L’Illusion de Yakushima de Naomi Kawase

L’Affaire Zanetti (Elisa) de Leonardo Di Costanzo

Un criminologue accompagne une meurtrière amnésique, cherchant à percer sa psyché... À vouloir tourner autour du pot, Leonardo Di Constanzo peine à se saisir de ses matériaux inspirés de faits réels et compromet son plaidoyer pour la réhabilitation post-carcérale.

La Bataille de Gaulle : L’Âge de fer de Antonin Baudry

Raconter, en 2026, le “vrai” Charles de Gaulle en deux films : c’est le pari fou que s’est lancé Antonin Baudry. Contrat à moitié rempli avec ce premier volet, qui consacre Simon Abkarian comme antihéros, mais se perd malgré lui dans un foisonnement très BD.

Le Garçon qui faisait danser les collines (DJ Ahmet) de Georgi M. Unkovski

Pour ce premier long métrage, le jeune Macédonien Giorgi M. Unkovski livre un récit d’apprentissage et d’émancipation. Une histoire locale qui prend une ampleur universelle et résonne fortement avec un monde qui œuvre, encore et toujours, pour la liberté.

Au bord du monde de Guérin van de Vorst et Sophie Muselle

Une plongée en immersion dans un service psychiatrique fermé pour faire changer le regard sur la folie et ses soignants, à travers le récit d’apprentissage d’une stagiaire. L’intention est là, la subtilité moins.

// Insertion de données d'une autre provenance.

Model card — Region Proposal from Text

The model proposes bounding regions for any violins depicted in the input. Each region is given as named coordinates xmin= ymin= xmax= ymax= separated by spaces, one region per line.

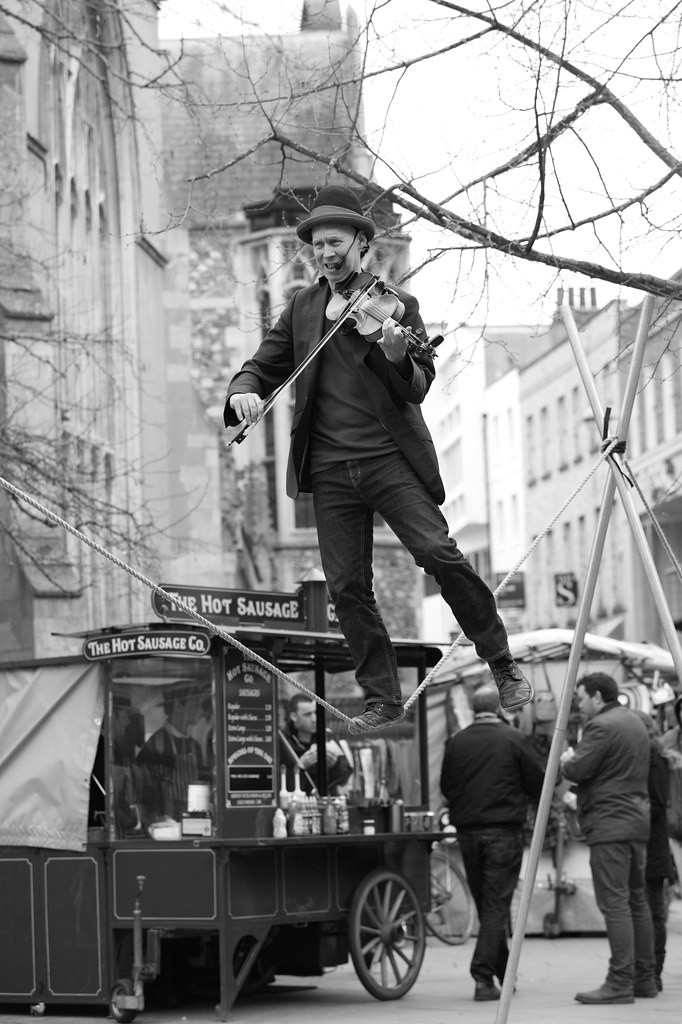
xmin=325 ymin=271 xmax=445 ymax=361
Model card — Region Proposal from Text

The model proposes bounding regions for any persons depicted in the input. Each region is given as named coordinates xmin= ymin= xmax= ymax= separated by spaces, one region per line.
xmin=224 ymin=184 xmax=532 ymax=735
xmin=278 ymin=693 xmax=351 ymax=797
xmin=86 ymin=680 xmax=209 ymax=829
xmin=439 ymin=683 xmax=546 ymax=1000
xmin=558 ymin=672 xmax=682 ymax=1003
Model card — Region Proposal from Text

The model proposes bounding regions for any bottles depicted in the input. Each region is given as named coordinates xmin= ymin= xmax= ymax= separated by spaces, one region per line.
xmin=273 ymin=764 xmax=349 ymax=838
xmin=362 ymin=819 xmax=377 ymax=834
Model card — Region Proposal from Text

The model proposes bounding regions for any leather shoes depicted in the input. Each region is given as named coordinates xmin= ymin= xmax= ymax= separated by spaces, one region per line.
xmin=348 ymin=703 xmax=406 ymax=736
xmin=488 ymin=650 xmax=534 ymax=713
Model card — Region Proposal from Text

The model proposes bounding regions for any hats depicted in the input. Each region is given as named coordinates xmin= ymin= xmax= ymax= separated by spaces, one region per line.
xmin=155 ymin=681 xmax=211 ymax=706
xmin=112 ymin=691 xmax=140 ymax=712
xmin=297 ymin=185 xmax=374 ymax=246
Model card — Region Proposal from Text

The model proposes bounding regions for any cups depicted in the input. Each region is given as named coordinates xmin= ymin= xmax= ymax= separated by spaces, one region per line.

Fils de personne de Safy Nebbou

En Thaïlande, un veuf français recherche la famille biologique de son jeune fils adoptif. Piégeux à bien des égards, le drame s’en sort avec les honneurs, démontrant une certaine sincérité, tout en échouant à embrasser pleinement les complexités de son sujet.

Une année italienne (Un anno di scuola) de Laura Samani

Une lycéenne suédoise arrive en Italie et tente de s’intégrer dans un groupe de garçons qui va lui permettre de faire son éducation sentimentale. Tendresse et nostalgie émanent de ce film bouleversant, qui se déploie comme un souvenir d’enfance.

Jim Queen de Marco Nguyen et Nicolas Athané

Icône de la communauté gay, Jim est victime d’un mal nouveau, l’hétérose, qui menace de le convertir à l’hétérosexualité. D’abord joyeusement camp et transgressif, ce premier long métrage d’animation s’épuise, et se disperse, hélas, sur la durée.

War Requiem (War Requiem) de Derek Jarman

Entre fiction et documentaire, un collage d’images d’archives de la Grande Guerre et des scènes de fiction illustrant le requiem composé par Benjamin Britten en 1963. Le film est un brillant passage de la fiction à la réalité, de la mémoire au présent.